The new Companies Act, 2013, the revised listing agreement and the Companies (Management and Administration) Rules, 2014, have made it compulsory for all listed companies and companies having over 1000 shareholders to pass their shareholders’ resolutions by way of electronic voting. For shareholders who cannot cast their vote electronically, voting is required to be conducted by way of postal ballot system. Further, Rule 20(vi) of the Companies (Management and Administration) Rules, 2014 requires that all voting by electronic means should be concluded 3 days prior to the date of the general meeting. These provisions seem to imply that general meetings of shareholders like AGMs and EGMs have now become a mere procedural drill as no voting exercise needs to be conducted during such meetings.
This issue has also been debated before the Bombay High Court in relation to a scheme of amalgamation involving Godrej Industries.
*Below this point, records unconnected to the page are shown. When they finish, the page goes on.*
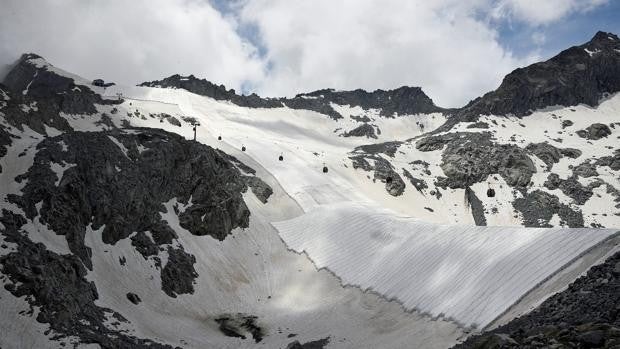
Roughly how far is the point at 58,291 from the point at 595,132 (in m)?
133

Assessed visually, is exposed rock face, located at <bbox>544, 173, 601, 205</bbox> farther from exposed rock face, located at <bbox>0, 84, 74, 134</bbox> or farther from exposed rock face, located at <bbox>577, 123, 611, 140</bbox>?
exposed rock face, located at <bbox>0, 84, 74, 134</bbox>

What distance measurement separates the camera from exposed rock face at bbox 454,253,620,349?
1509 centimetres

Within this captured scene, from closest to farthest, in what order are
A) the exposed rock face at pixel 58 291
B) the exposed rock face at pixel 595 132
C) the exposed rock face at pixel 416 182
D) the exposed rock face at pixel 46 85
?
1. the exposed rock face at pixel 58 291
2. the exposed rock face at pixel 46 85
3. the exposed rock face at pixel 416 182
4. the exposed rock face at pixel 595 132

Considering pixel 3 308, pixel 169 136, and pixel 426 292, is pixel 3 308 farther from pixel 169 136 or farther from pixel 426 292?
pixel 169 136

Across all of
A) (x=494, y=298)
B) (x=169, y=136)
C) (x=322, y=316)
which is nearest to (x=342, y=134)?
(x=169, y=136)

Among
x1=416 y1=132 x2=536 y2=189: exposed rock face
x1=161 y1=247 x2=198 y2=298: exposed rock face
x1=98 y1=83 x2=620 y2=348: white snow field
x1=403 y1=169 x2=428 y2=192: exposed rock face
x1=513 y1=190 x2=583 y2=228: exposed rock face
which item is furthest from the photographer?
x1=416 y1=132 x2=536 y2=189: exposed rock face

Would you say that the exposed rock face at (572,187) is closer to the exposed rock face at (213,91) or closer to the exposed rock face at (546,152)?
the exposed rock face at (546,152)

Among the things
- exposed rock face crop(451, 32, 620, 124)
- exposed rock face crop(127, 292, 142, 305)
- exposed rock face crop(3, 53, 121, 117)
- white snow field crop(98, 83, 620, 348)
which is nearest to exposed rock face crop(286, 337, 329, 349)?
white snow field crop(98, 83, 620, 348)

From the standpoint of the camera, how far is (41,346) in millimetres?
28234

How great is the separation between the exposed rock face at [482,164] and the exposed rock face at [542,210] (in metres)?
6.49

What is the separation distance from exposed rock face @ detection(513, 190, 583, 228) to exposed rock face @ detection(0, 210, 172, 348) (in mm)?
80035

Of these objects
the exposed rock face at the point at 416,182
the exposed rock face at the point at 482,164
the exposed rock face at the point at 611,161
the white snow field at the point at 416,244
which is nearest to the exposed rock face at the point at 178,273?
the white snow field at the point at 416,244

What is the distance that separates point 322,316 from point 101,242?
2207 centimetres

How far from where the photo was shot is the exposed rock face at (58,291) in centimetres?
3116
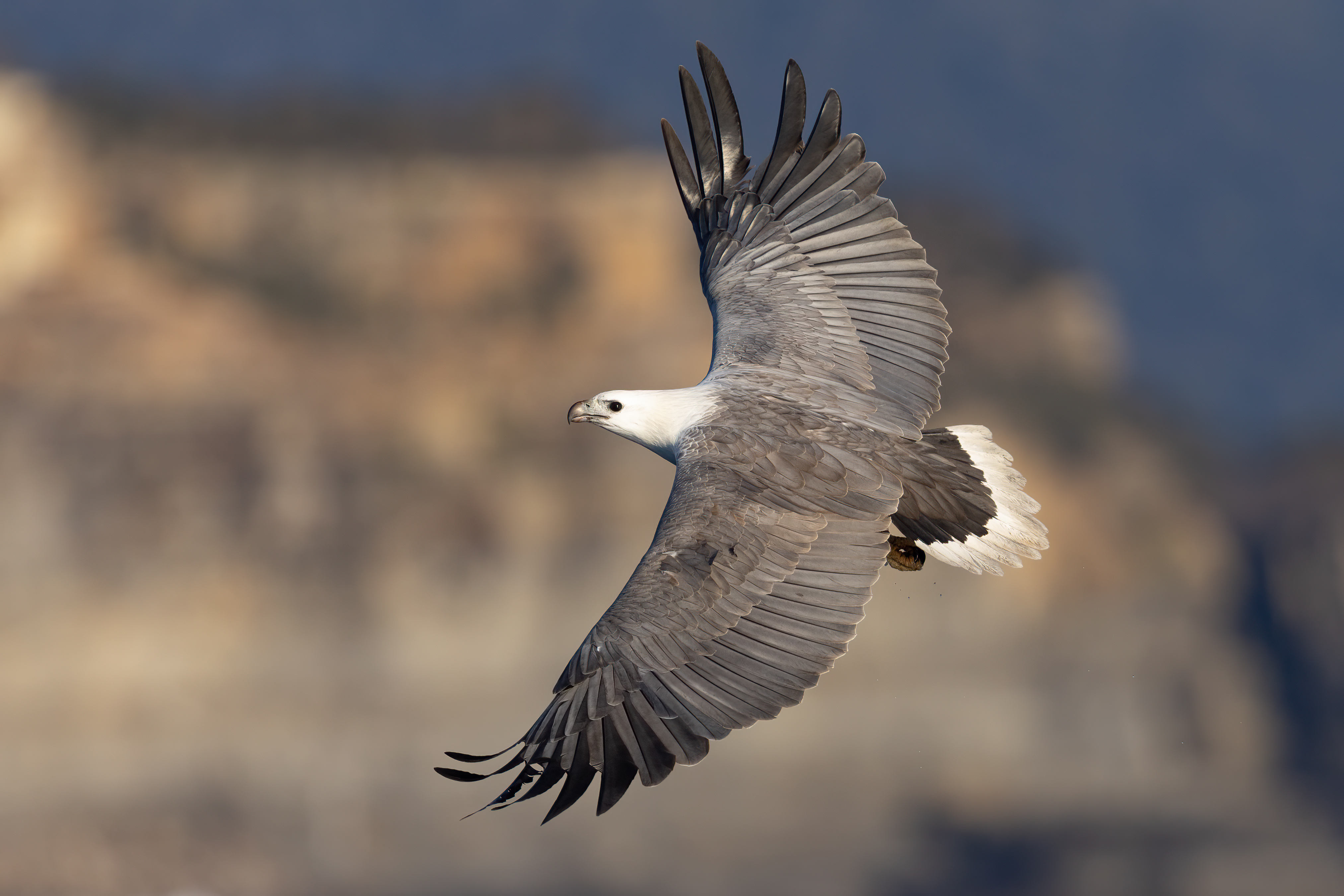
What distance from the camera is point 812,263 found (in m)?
13.1

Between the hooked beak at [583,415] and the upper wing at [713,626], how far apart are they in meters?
1.55

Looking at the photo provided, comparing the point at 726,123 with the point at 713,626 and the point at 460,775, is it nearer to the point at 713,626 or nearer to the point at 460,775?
the point at 713,626

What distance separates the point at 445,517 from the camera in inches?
1763

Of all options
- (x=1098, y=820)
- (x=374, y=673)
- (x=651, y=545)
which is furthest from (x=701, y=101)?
(x=1098, y=820)

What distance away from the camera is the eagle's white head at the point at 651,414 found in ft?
40.3

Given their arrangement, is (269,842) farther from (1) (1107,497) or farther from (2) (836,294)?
(2) (836,294)

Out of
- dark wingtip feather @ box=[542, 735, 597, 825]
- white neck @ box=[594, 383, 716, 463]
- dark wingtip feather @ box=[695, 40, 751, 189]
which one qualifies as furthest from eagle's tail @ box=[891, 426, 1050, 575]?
dark wingtip feather @ box=[542, 735, 597, 825]

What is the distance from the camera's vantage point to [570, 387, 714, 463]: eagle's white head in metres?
12.3

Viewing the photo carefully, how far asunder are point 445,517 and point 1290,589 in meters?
30.9

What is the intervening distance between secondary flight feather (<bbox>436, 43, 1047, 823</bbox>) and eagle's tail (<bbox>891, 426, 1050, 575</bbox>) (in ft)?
0.04

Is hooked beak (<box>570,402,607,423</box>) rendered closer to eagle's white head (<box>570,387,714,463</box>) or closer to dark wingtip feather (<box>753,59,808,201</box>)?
eagle's white head (<box>570,387,714,463</box>)

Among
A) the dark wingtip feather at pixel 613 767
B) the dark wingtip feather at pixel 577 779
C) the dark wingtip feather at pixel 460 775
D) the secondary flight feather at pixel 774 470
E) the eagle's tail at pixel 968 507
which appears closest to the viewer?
the dark wingtip feather at pixel 460 775

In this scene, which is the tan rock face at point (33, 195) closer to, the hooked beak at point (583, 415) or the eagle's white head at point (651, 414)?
the hooked beak at point (583, 415)

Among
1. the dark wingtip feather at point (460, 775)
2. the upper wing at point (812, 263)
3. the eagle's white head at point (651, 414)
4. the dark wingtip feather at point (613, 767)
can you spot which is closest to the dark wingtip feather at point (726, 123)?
the upper wing at point (812, 263)
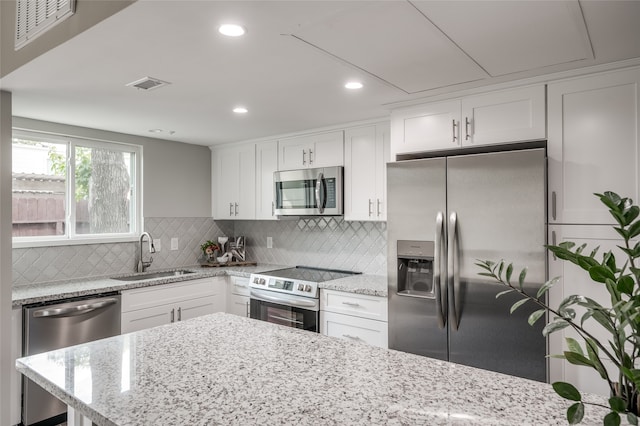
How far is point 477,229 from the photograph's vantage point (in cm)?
231

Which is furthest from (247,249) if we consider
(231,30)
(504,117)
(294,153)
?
(231,30)

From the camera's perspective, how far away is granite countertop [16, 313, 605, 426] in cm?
105

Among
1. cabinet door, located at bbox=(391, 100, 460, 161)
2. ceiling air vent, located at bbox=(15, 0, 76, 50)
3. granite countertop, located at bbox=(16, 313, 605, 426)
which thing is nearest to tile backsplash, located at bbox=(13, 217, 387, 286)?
cabinet door, located at bbox=(391, 100, 460, 161)

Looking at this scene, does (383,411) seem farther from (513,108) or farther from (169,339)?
(513,108)

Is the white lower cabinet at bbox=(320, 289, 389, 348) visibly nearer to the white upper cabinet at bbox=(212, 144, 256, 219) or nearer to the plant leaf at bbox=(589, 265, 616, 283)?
the white upper cabinet at bbox=(212, 144, 256, 219)

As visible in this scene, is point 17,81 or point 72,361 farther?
point 17,81

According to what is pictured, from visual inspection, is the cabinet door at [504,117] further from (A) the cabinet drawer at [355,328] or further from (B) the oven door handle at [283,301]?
(B) the oven door handle at [283,301]

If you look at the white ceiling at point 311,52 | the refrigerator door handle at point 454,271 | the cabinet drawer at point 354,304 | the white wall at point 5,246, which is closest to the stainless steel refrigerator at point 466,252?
the refrigerator door handle at point 454,271

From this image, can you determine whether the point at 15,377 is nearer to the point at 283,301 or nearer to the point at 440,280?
the point at 283,301

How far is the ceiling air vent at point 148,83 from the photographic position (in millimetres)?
2275

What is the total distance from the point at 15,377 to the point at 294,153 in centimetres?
263

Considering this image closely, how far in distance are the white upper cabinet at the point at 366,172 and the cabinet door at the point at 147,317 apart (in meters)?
1.71

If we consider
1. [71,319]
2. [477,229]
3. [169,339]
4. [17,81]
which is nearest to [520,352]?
[477,229]

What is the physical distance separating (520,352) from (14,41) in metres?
3.17
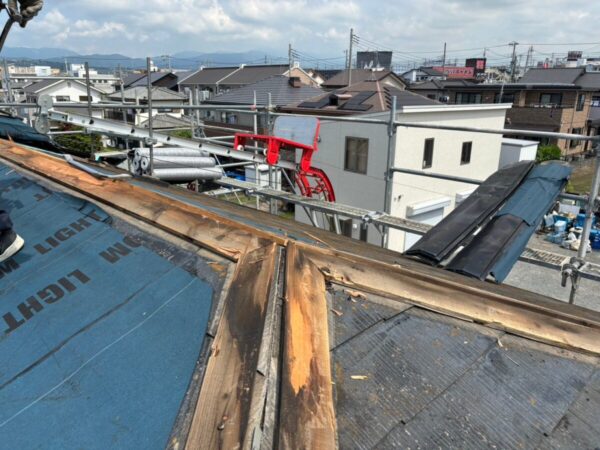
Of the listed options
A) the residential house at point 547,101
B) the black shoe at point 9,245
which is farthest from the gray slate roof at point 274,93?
the black shoe at point 9,245

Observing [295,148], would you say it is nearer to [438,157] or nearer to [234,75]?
[438,157]

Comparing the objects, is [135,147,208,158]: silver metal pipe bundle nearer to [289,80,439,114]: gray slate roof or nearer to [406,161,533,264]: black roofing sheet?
[406,161,533,264]: black roofing sheet

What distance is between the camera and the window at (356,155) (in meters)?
13.7

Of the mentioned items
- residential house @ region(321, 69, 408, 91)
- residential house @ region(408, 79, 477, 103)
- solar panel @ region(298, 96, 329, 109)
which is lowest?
solar panel @ region(298, 96, 329, 109)

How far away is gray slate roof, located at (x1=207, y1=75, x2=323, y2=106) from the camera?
23.8m

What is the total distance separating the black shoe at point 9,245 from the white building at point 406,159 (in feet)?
34.4

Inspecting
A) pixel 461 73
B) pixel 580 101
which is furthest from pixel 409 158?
pixel 461 73

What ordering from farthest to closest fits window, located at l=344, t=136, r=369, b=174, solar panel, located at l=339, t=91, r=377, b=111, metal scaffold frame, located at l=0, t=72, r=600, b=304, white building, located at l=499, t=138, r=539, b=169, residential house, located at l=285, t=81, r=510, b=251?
solar panel, located at l=339, t=91, r=377, b=111
white building, located at l=499, t=138, r=539, b=169
window, located at l=344, t=136, r=369, b=174
residential house, located at l=285, t=81, r=510, b=251
metal scaffold frame, located at l=0, t=72, r=600, b=304

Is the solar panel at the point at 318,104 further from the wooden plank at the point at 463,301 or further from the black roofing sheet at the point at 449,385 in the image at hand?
the black roofing sheet at the point at 449,385

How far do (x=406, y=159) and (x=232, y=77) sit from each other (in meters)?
28.4

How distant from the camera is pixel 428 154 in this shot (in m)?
14.4

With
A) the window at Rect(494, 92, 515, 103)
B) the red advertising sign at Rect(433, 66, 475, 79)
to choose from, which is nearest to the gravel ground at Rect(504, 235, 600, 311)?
the window at Rect(494, 92, 515, 103)

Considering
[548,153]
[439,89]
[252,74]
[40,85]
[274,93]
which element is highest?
[252,74]

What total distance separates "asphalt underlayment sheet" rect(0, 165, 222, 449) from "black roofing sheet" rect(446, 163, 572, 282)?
147cm
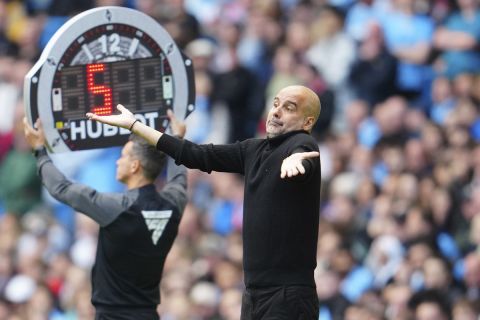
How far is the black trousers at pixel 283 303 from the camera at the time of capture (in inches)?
340

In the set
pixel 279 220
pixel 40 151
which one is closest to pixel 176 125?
pixel 40 151

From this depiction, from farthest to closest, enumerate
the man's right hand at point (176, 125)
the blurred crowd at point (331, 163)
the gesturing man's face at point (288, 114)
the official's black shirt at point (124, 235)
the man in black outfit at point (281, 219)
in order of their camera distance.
A: the blurred crowd at point (331, 163), the man's right hand at point (176, 125), the official's black shirt at point (124, 235), the gesturing man's face at point (288, 114), the man in black outfit at point (281, 219)

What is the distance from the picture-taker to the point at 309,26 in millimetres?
16734

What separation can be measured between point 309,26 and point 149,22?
675cm

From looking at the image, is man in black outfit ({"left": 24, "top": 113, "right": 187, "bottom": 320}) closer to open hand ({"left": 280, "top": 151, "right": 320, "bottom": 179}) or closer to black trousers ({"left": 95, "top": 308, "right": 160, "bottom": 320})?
black trousers ({"left": 95, "top": 308, "right": 160, "bottom": 320})

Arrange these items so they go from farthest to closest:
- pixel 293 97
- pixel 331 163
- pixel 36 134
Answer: pixel 331 163 < pixel 36 134 < pixel 293 97

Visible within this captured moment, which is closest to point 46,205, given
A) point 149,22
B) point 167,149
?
point 149,22

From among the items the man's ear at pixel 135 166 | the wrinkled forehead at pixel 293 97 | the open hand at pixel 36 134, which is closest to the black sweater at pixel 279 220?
the wrinkled forehead at pixel 293 97

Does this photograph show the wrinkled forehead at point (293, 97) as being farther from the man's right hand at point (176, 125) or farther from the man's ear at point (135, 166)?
the man's ear at point (135, 166)

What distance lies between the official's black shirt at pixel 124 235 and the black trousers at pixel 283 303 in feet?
4.81

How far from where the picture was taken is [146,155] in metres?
10.1

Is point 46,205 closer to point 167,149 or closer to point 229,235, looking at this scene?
point 229,235

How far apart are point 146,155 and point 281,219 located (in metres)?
1.75

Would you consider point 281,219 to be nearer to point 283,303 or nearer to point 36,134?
point 283,303
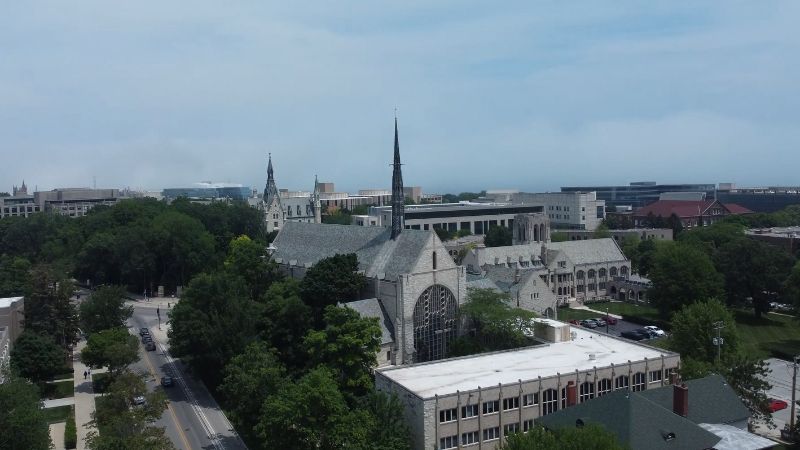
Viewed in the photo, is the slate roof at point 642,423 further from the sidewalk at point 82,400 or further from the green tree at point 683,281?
the green tree at point 683,281

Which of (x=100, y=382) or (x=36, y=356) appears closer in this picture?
(x=36, y=356)

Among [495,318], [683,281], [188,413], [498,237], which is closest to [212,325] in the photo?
[188,413]

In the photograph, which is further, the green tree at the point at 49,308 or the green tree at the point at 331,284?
the green tree at the point at 49,308

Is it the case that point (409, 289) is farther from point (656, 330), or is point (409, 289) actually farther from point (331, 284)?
point (656, 330)

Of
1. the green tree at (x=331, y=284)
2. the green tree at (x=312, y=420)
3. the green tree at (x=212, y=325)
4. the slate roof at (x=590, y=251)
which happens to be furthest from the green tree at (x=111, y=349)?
the slate roof at (x=590, y=251)

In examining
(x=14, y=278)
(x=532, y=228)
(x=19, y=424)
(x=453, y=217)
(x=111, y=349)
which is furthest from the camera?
(x=453, y=217)

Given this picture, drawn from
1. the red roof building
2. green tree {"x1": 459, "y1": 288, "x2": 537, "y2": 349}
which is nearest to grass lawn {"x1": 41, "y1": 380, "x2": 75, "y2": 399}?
green tree {"x1": 459, "y1": 288, "x2": 537, "y2": 349}
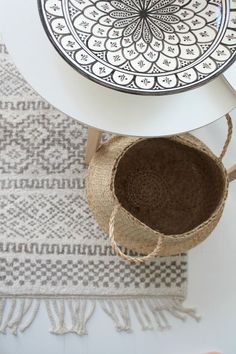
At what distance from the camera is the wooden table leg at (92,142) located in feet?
3.39

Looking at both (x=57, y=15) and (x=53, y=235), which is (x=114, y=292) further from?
(x=57, y=15)

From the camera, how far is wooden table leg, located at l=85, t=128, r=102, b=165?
3.39 feet

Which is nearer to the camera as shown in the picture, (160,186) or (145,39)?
(145,39)

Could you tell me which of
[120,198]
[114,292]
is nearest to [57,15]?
[120,198]

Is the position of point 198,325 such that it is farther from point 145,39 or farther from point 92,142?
point 145,39

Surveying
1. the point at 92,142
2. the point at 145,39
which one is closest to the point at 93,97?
the point at 145,39

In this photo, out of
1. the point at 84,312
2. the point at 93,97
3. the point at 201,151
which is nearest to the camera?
the point at 93,97

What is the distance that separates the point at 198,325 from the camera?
3.84 feet

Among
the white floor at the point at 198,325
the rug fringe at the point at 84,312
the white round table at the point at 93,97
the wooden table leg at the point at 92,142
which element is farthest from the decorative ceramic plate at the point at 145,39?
the rug fringe at the point at 84,312

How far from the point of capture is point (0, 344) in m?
1.12

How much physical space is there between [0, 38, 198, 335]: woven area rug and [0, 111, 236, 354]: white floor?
23mm

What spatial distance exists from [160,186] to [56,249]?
11.7 inches

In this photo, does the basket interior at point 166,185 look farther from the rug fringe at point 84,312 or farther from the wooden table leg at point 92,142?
the rug fringe at point 84,312

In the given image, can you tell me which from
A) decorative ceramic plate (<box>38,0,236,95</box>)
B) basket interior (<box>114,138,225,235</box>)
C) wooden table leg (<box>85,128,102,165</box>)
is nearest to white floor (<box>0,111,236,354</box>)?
basket interior (<box>114,138,225,235</box>)
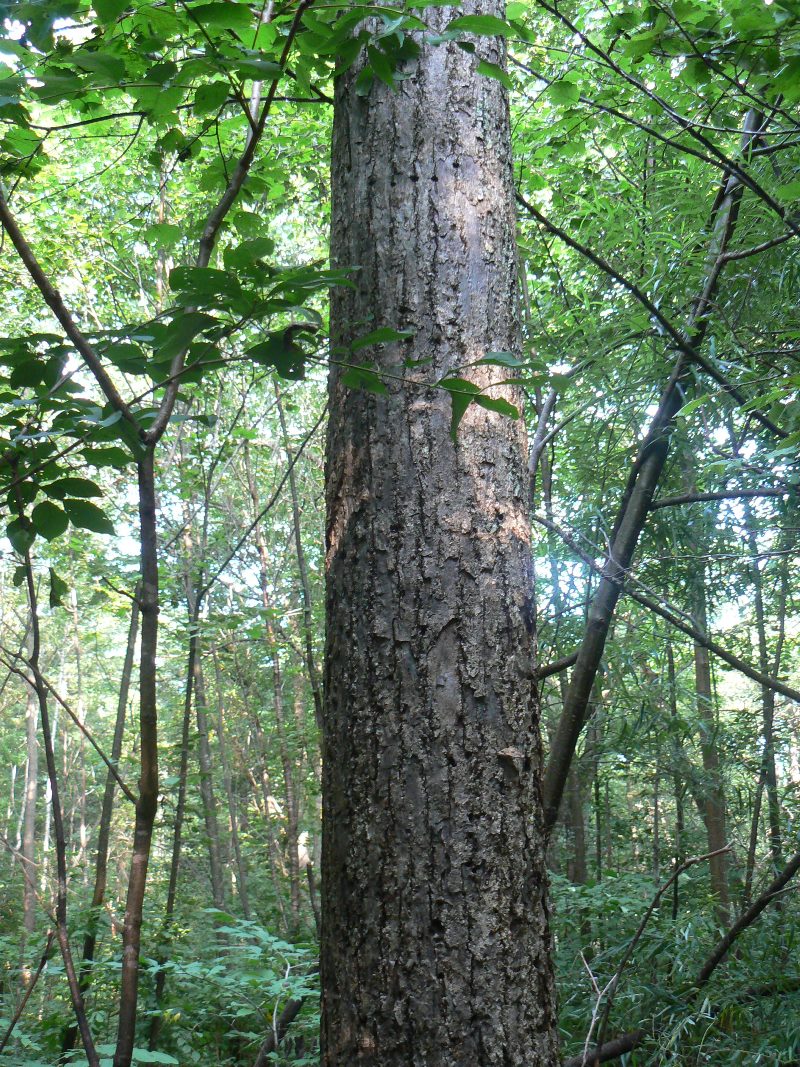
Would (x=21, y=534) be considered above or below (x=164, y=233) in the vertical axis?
below

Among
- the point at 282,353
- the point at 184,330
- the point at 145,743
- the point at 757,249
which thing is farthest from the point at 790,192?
the point at 145,743

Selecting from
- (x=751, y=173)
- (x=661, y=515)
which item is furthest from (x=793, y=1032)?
(x=751, y=173)

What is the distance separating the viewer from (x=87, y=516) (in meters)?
1.09

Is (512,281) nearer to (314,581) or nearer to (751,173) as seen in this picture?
(751,173)

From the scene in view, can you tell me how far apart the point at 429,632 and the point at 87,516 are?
0.51 metres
The High Court while recognizing the anomaly of law, emphasized the need for voting during physical meetings of shareholders in AGMs and EGMs. It was of the view that every shareholder has an inalienable right to ask questions, seek clarifications and receive responses before deciding his vote. A physical gathering of shareholders provides such a forum for deliberation, confrontation and face-to-face accountability. While undecided shareholders may make up their minds during a meeting, those shareholders who have strong views may attempt to persuade others. Merely receiving countless pages of information is not sufficient for a shareholder to exercise his right to participate and cast an informed vote.
Taking the view that the elimination of all shareholder participation at an actual meeting is anathema to some of the most vital shareholders’ rights, the High Court directed the Central Government and SEBI to file their replies before it for full consideration of the issues.